ИСХОДНЫЙ ТЕКСТ —
# # # #

А чуть позже, летом, Ягода и Вышинский организовали первый в СССР открытый политический процесс. Следствие было закончено уже 10 августа 1936 года. По делу сфабрикованного «Объединенного троцкистско-зиновьевского центра» перед судом предстали 16 человек, в том числе осужденные в январе 1935 года по делу «Московского центра» и отбывавшие наказание Зиновьев, Каменев и др. Военная коллегия Верховного суда СССР в открытом судебном заседании 19–24 августа 1936 года приговорила всех обвиняемых к расстрелу. Массовые расстрелы прошли и в лагерях, где содержались политические заключенные.
Заболоцкий прекрасно видел, что происходит. Поэтому он и был вынужден каяться в формализме и одновременно пытаться оградить себя от политических обвинений, что было весьма затруднительно, учитывая общий тон дискуссии. Вместе с тем он попытался и объясниться, указать на то, чем были все-таки полезны стихи «Столбцов», а также – на свои поэтические корни. В доказательство этой преемственности он цитирует не только Хлебникова, но и собственные стихи.

# # # #

Собранные записи данных
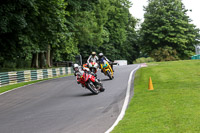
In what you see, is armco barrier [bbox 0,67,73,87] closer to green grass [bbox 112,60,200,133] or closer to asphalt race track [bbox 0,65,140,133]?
asphalt race track [bbox 0,65,140,133]

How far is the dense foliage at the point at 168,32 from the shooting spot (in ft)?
203

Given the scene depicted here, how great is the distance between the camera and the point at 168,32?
204 feet

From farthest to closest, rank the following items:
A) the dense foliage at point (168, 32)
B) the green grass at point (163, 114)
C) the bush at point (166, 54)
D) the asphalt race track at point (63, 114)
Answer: the dense foliage at point (168, 32) < the bush at point (166, 54) < the asphalt race track at point (63, 114) < the green grass at point (163, 114)

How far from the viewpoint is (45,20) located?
26.4 m

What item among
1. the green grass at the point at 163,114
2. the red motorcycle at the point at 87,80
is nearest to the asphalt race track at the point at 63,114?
the red motorcycle at the point at 87,80

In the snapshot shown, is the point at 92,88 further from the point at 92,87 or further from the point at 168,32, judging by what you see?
the point at 168,32

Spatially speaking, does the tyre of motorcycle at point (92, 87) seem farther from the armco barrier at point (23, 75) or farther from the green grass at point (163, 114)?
the armco barrier at point (23, 75)

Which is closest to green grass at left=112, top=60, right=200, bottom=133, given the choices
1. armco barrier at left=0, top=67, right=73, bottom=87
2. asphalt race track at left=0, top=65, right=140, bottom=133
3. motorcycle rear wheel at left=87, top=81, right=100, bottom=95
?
asphalt race track at left=0, top=65, right=140, bottom=133

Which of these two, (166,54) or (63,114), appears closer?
(63,114)

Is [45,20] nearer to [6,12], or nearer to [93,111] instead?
[6,12]

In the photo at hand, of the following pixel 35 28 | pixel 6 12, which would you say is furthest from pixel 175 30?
pixel 6 12

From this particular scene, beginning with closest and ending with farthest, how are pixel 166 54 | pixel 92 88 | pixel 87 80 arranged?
1. pixel 87 80
2. pixel 92 88
3. pixel 166 54

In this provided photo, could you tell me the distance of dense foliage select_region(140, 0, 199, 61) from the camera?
61.8 meters

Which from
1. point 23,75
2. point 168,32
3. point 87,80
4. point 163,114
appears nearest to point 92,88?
point 87,80
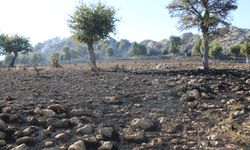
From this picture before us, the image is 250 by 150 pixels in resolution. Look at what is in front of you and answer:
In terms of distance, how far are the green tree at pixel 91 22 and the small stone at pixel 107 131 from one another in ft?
97.0

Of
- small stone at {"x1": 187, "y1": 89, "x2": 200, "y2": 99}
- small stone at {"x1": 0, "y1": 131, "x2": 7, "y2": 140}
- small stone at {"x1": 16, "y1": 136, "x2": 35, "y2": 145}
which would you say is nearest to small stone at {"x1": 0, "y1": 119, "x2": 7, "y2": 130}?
small stone at {"x1": 0, "y1": 131, "x2": 7, "y2": 140}

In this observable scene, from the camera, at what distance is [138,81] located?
26359mm

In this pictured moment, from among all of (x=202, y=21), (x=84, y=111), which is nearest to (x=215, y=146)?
(x=84, y=111)

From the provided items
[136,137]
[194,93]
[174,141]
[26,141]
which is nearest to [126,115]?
[136,137]

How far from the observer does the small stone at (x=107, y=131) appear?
14330 mm

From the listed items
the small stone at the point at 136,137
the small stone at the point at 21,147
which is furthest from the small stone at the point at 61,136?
the small stone at the point at 136,137

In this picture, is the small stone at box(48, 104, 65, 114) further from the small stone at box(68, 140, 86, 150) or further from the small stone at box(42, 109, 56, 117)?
the small stone at box(68, 140, 86, 150)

# # # #

ВАШЕ ЗАДАНИЕ —
Сколько человек предстало перед судом по делу «Объединенного троцкистско-зиновьевского центра», согласно тексту? Эти строки никак не связаны с текстом.

ОТВЕТ —
16 человек.